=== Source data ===
# # # # #
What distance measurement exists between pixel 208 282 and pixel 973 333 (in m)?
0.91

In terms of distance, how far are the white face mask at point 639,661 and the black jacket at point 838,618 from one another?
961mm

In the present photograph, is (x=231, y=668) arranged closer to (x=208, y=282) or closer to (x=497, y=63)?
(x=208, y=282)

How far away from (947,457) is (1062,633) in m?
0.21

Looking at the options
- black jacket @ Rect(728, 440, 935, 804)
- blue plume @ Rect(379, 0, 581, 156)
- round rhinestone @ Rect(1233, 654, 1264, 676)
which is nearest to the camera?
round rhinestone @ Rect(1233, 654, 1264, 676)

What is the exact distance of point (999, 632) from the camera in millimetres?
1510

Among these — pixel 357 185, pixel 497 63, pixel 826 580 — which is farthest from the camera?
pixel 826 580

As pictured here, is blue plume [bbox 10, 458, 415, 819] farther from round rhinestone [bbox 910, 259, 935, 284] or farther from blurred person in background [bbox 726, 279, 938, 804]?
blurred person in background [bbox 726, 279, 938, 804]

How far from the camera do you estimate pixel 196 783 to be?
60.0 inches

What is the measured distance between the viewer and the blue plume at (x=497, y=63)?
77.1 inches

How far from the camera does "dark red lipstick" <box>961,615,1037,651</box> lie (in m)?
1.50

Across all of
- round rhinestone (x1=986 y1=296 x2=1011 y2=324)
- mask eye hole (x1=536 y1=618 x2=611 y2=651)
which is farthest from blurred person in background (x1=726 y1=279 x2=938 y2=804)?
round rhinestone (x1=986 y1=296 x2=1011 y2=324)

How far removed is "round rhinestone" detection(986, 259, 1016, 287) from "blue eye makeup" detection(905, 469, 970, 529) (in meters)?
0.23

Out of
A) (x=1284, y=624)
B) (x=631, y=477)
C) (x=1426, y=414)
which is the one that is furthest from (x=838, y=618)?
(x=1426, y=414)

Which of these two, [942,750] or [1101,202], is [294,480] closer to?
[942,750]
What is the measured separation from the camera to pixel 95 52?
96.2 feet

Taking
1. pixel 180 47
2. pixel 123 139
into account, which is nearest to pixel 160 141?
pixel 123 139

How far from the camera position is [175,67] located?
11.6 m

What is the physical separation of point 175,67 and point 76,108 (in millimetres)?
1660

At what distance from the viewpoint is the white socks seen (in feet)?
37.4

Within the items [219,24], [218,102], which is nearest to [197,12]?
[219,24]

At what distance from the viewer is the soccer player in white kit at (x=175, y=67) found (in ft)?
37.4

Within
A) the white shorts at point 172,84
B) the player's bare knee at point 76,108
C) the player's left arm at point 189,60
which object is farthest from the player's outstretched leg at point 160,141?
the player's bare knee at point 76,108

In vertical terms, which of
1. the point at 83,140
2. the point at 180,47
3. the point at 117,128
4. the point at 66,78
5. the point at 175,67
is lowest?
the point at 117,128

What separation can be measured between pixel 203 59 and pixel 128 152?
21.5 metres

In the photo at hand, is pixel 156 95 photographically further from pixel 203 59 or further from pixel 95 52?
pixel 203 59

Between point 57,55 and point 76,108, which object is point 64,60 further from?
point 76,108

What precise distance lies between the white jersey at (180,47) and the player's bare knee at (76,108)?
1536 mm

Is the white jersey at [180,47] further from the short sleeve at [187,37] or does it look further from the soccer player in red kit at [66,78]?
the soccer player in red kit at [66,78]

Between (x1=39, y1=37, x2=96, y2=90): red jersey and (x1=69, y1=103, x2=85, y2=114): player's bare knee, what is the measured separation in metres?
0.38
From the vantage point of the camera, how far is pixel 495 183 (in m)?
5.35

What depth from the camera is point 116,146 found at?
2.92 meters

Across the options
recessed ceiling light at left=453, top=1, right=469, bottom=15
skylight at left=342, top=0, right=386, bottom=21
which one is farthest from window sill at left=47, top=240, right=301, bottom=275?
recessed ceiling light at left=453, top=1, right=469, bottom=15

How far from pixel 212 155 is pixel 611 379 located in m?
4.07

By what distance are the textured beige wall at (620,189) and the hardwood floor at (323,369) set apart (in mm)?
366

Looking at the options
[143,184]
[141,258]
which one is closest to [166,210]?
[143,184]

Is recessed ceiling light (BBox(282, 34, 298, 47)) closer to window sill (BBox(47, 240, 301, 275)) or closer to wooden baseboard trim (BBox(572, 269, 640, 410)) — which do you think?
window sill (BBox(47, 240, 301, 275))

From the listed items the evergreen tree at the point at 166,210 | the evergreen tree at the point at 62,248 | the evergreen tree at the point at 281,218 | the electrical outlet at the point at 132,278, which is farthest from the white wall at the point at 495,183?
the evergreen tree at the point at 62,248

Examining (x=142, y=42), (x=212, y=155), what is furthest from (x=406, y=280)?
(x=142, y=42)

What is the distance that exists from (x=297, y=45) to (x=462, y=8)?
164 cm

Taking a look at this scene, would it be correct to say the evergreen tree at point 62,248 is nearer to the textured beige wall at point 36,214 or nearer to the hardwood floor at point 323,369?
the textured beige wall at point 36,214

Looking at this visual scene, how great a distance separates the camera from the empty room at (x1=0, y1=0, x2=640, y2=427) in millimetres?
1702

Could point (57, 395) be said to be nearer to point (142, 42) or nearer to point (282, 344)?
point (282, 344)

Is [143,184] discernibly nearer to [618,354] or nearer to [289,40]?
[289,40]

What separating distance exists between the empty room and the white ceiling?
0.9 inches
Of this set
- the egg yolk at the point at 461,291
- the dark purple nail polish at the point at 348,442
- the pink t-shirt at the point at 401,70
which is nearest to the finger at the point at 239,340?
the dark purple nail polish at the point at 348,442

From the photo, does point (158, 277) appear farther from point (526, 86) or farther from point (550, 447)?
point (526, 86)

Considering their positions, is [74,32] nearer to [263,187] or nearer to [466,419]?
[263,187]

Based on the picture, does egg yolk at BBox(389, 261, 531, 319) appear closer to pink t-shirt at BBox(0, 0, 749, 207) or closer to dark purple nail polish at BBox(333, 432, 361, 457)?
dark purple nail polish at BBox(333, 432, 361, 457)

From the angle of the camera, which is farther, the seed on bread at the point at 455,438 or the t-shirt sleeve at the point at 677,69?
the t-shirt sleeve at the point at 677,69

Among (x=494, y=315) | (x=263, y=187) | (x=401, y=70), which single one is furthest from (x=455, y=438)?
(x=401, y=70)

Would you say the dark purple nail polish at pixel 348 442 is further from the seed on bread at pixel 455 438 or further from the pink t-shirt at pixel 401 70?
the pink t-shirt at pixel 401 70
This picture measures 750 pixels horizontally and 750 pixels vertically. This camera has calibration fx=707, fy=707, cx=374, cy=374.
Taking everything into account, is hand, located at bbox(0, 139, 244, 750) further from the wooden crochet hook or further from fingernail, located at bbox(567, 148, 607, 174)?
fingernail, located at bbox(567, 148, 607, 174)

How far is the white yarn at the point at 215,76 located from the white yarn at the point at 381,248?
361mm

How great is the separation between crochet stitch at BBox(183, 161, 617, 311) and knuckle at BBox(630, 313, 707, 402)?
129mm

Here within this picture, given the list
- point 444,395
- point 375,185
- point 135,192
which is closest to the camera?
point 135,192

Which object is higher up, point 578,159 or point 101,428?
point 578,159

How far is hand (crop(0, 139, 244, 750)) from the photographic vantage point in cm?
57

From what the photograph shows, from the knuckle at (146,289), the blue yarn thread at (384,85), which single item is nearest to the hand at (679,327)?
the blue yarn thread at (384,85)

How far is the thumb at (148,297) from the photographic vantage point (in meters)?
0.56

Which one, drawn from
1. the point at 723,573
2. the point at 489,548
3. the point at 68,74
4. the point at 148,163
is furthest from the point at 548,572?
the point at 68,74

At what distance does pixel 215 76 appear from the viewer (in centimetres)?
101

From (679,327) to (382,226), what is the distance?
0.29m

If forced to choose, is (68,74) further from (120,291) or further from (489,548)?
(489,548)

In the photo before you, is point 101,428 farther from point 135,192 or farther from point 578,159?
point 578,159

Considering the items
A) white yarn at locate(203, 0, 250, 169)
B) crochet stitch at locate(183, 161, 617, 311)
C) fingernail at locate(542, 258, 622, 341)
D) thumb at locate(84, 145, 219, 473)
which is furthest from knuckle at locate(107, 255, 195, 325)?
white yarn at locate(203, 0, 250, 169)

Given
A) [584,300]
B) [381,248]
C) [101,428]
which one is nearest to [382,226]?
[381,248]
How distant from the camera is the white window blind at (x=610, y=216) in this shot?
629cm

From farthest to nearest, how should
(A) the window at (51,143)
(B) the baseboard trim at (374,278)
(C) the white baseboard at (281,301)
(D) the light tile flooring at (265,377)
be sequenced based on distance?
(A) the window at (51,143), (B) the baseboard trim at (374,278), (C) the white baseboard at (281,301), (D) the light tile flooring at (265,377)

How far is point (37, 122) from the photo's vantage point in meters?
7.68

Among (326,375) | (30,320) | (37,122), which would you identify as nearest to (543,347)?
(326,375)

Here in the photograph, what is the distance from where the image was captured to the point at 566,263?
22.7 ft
# # # # #
Quote only the lines from the one containing "How distant from" through the final line of the records, with both ends included.

How distant from the camera is the white window blind at (x=610, y=216) in this shot?
629cm

From farthest to nearest, how should
(A) the window at (51,143)
(B) the baseboard trim at (374,278)
(C) the white baseboard at (281,301)
(D) the light tile flooring at (265,377)
be sequenced based on distance?
(A) the window at (51,143), (B) the baseboard trim at (374,278), (C) the white baseboard at (281,301), (D) the light tile flooring at (265,377)

How far is point (37, 122) from the photo's vantage point in meters?
7.68

Among (326,375) | (30,320) | (37,122), which would you identify as nearest to (543,347)?
(326,375)

Here in the photograph, what is the distance from where the image was captured to the point at 566,263?
22.7 ft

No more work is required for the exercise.